───── TEXT FOR ANALYSIS ─────

The world according to… Ray Mears
Although I’m 60 next February, age doesn’t worry me. The way I see it, two things are certain: we’re born, and we die. But it’s what we do in the middle that matters. Once you hit 50, you cross the ridge and there’s more behind you than in front, so make the best of it.
Stay active in body and mind. Life is precious – all of it. Luckily, our generation is redefining age.
When I was young, I thought hitting 60 would be all beige jackets and carpet slippers. Now, at weekends, I see people on bikes and most of them are over 40. We are a generation of ‘doers’ and I plan to keep on doing. I intend to wear out, not fade out.
Love in a cold climate
I doubt I’ll have a big 60th celebration. Usually, on my birthday, I’m working because February is when I run my survival course in the Arctic, teaching people how to live there.
My wife, Ruth, is not the type to ever want to curb my adventurous spirit and, far from telling me to stay at home, she’s more likely to ask to come along.
I dedicated my new book, British Woodland, to her, comparing her generosity to the birch, her adaptability to the willow and her constancy to the oak. Her patience and love make my life and my adventures possible. She also happens to be very skilled in the Arctic herself, a fantastic canoeist and a really good spotter of wildlife.
There’s a profound connection between us and has been from the moment we met. I was giving a talk in Newcastle and she came up to me afterwards. As she approached, I tripped and fell. She literally bowled me over.
Life goes on
I don’t talk in interviews about my first wife, Rachel [she died from breast cancer aged 50 [in 2006] but I’ve found proximity to nature is also a powerful way to heal, not least because it’s a reminder of the cycle of life.
I’ve held grief workshops that harness nature because, even in the depths of despair, you can go outdoors and find inspiration in the tiniest thing.
The wood from the trees
British Woodland is not a simple guide to trees. It’s more of a wake-up call on the importance and value of trees through history.
I wanted to reconnect people with trees, to help them realise how amazing they are, what astonishing longevity they have and how they have been our silent partners in life for so long.
Most of all, I want us to stop taking trees for granted – to treasure them and our ancient woodland.
We live in The Weald, an ancient forest that once stretched from Kent to Dorset between the North and South Downs.
At dusk, when no one’s around to watch, you’ll hear a chainsaw and know that another tree is being unlawfully felled. Gradually, our ancient woodlands are being whittled away and the impact is dramatic and long lasting.
A walk on the wild side
I’ve always been drawn to the wild and, luckily, grew up in Kenley, a rural village in Surrey. As an only child, I’d spend hours on my own tracking foxes and learning the basics of survival.
There are, though, obviously, dangers in wild environments. I’ve had encounters with bears, crocodiles, snakes and scorpions. I survived
a helicopter crash.
I also had a 14-year battle with Lyme disease after being bitten by a tick. I’ve recovered now but it’s an occupational hazard for anyone living an outdoor life. It’s a complex illness which can be very debilitating.
Luckily, in my own childhood I had amazing parents who supported my interest in nature and allowed me to explore it. My dad is gone but I think both he and my mum were pleased by the life I made for myself and I have so much to thank them for.
I hope to have passed some of this to my stepson, Kristian, but raising kids is like launching a dart into the air: you give it your best shot, but it must make its own way in the end.
Fantastically, he has a chemistry PhD and is researching in California. To say he’s very clever would be an understatement!

───── PROVIDED DATA ─────

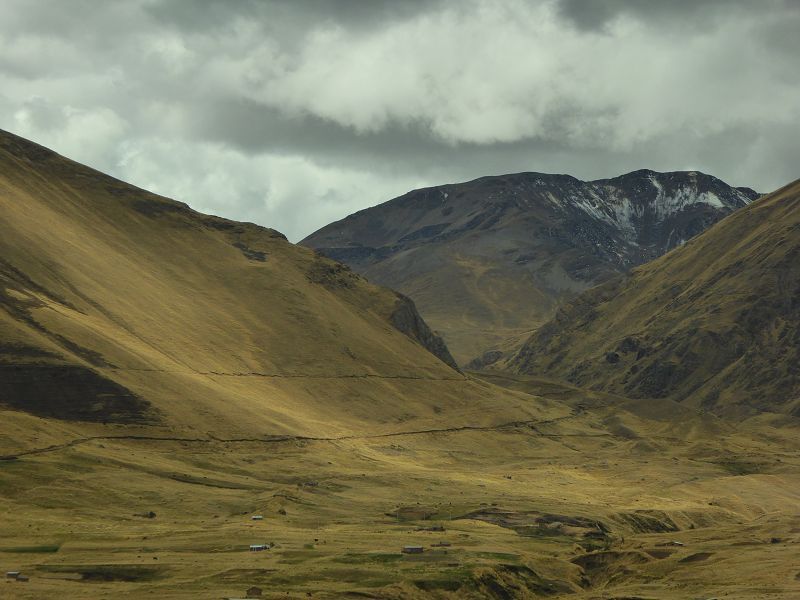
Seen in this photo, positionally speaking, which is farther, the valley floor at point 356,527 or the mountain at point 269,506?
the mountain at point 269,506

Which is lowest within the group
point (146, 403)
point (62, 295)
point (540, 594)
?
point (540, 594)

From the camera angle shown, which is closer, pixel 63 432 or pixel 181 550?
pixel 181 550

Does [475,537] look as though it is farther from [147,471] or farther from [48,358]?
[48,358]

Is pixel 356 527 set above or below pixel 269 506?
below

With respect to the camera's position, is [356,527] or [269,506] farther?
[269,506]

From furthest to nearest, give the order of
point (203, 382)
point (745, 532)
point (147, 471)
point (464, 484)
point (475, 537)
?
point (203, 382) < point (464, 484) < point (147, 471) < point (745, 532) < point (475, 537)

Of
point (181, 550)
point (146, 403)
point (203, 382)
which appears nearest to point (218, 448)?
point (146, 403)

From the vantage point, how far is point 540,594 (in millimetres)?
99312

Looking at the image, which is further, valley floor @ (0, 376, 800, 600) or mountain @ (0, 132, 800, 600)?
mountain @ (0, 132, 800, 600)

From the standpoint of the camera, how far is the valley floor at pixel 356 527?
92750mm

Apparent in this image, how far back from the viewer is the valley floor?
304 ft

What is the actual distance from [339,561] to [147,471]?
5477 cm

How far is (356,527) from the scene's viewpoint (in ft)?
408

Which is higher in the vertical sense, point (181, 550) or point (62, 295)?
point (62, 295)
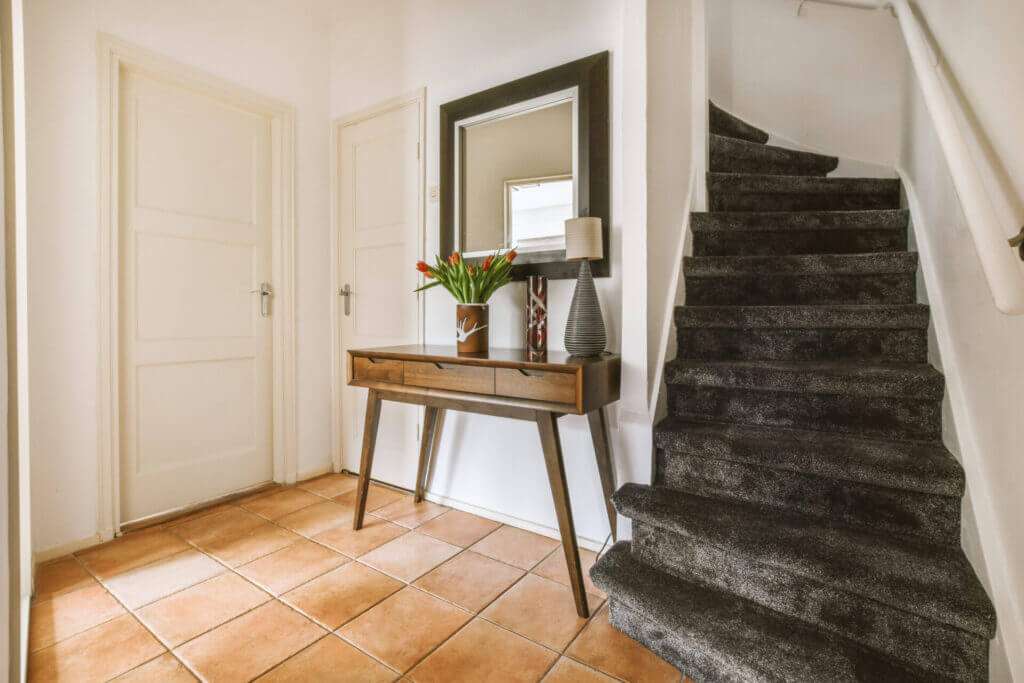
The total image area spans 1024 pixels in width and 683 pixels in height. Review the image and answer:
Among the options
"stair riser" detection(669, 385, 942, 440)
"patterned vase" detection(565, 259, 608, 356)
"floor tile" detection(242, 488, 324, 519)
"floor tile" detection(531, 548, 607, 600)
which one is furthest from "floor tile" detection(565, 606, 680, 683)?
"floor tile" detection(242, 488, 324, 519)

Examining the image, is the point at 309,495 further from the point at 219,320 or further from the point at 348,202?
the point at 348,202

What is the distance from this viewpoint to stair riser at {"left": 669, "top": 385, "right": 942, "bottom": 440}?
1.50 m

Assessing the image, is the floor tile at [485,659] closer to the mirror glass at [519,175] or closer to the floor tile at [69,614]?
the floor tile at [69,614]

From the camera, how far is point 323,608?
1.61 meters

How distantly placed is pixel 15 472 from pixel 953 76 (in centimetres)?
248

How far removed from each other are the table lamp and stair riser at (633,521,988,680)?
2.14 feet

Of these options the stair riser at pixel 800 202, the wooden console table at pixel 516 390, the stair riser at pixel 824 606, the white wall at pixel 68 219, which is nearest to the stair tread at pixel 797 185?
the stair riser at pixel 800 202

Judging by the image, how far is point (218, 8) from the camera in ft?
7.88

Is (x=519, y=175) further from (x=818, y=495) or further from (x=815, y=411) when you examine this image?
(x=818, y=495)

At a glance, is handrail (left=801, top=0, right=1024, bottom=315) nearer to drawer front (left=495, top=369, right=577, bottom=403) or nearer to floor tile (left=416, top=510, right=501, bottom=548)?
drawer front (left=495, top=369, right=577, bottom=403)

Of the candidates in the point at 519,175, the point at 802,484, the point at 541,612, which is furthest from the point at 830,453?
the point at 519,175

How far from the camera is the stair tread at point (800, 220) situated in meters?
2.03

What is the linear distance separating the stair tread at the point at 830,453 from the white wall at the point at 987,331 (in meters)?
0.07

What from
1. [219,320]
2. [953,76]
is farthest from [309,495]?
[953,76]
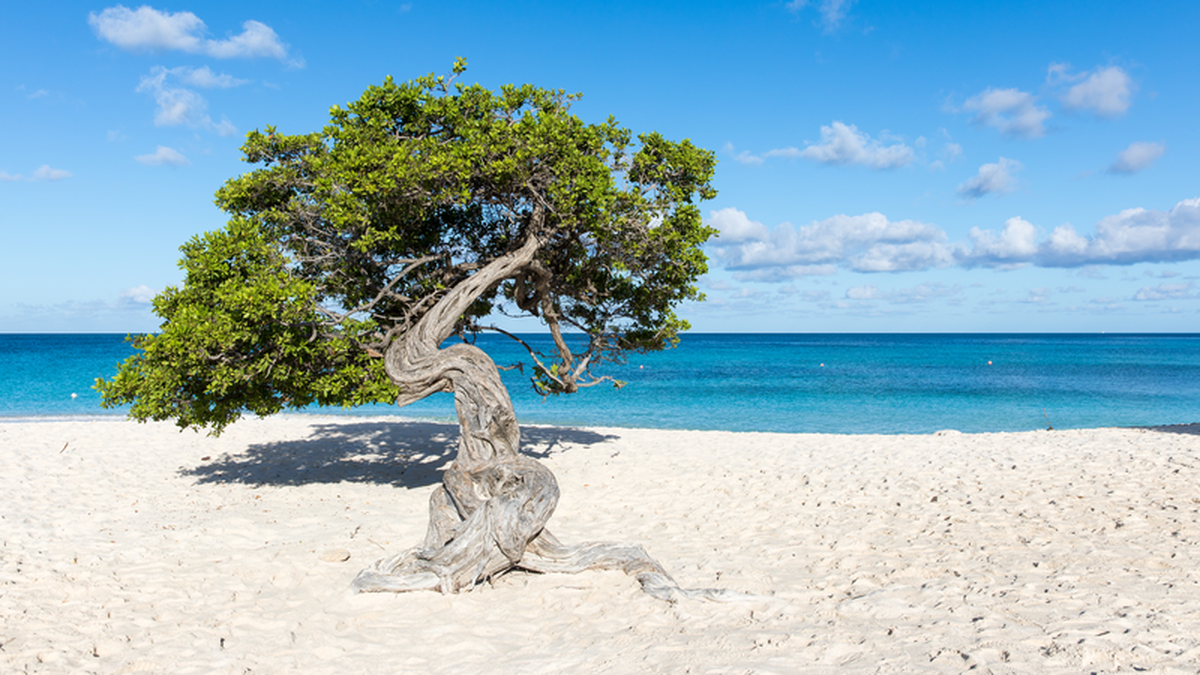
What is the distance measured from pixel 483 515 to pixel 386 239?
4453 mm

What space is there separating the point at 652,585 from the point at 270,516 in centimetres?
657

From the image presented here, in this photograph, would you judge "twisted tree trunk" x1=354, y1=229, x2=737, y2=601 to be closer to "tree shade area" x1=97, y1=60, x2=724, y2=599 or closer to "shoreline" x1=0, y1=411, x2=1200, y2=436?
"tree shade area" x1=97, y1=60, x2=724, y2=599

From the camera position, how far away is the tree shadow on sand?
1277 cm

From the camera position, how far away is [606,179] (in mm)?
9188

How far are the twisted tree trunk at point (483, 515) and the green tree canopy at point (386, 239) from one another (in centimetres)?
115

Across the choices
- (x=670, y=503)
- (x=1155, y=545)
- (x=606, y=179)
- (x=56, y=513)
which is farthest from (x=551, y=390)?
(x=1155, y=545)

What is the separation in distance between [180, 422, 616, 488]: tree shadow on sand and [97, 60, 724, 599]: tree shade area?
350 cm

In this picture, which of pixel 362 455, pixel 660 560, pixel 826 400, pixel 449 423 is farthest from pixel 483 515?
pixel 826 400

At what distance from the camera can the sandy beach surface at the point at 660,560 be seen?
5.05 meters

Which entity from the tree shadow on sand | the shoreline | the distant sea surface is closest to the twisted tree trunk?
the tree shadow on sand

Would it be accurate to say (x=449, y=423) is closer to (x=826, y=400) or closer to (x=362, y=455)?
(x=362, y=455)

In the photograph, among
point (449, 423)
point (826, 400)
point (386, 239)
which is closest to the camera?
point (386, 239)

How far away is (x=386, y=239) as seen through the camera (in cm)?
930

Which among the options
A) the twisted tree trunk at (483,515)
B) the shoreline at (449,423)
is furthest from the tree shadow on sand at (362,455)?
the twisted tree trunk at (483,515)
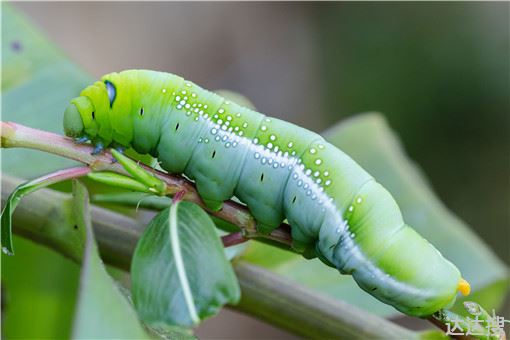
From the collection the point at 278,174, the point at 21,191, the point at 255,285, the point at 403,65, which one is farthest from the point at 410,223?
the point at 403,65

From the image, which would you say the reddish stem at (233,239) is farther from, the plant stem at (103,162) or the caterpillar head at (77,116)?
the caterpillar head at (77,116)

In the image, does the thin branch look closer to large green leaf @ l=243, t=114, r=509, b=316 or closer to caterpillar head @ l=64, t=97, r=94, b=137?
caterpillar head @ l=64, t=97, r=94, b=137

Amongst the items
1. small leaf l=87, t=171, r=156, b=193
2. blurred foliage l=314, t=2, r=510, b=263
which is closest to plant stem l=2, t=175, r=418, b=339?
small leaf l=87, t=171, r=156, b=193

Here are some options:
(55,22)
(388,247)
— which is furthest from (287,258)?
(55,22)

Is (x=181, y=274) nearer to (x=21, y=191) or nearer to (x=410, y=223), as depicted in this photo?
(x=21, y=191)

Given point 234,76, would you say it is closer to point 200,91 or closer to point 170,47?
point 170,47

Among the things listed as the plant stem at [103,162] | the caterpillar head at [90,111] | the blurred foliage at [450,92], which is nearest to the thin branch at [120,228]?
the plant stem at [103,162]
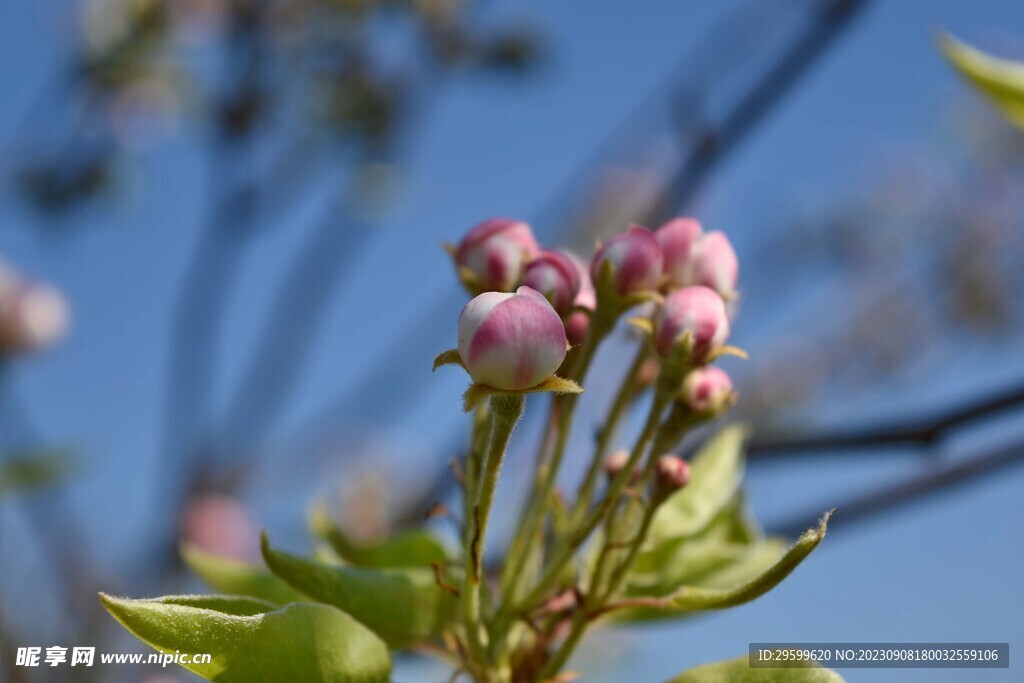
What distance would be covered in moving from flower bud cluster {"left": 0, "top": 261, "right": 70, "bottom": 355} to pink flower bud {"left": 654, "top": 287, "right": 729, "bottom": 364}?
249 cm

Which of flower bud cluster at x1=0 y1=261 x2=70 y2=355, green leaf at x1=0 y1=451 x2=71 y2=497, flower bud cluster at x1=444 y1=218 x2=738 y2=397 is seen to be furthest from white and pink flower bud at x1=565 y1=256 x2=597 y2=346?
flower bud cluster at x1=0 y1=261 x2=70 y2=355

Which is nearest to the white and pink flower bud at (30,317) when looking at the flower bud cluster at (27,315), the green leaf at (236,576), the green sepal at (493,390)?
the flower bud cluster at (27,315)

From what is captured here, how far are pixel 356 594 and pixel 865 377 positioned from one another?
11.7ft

─────

* EXERCISE DESCRIPTION *
From the Ray Mears piece above, reproduce the stretch from "Most of all, I" through "and long lasting.".

* OUTPUT OF THE TASK *
Most of all, I want us to stop taking trees for granted – to treasure them and our ancient woodland.
We live in The Weald, an ancient forest that once stretched from Kent to Dorset between the North and South Downs.
At dusk, when no one’s around to watch, you’ll hear a chainsaw and know that another tree is being unlawfully felled. Gradually, our ancient woodlands are being whittled away and the impact is dramatic and long lasting.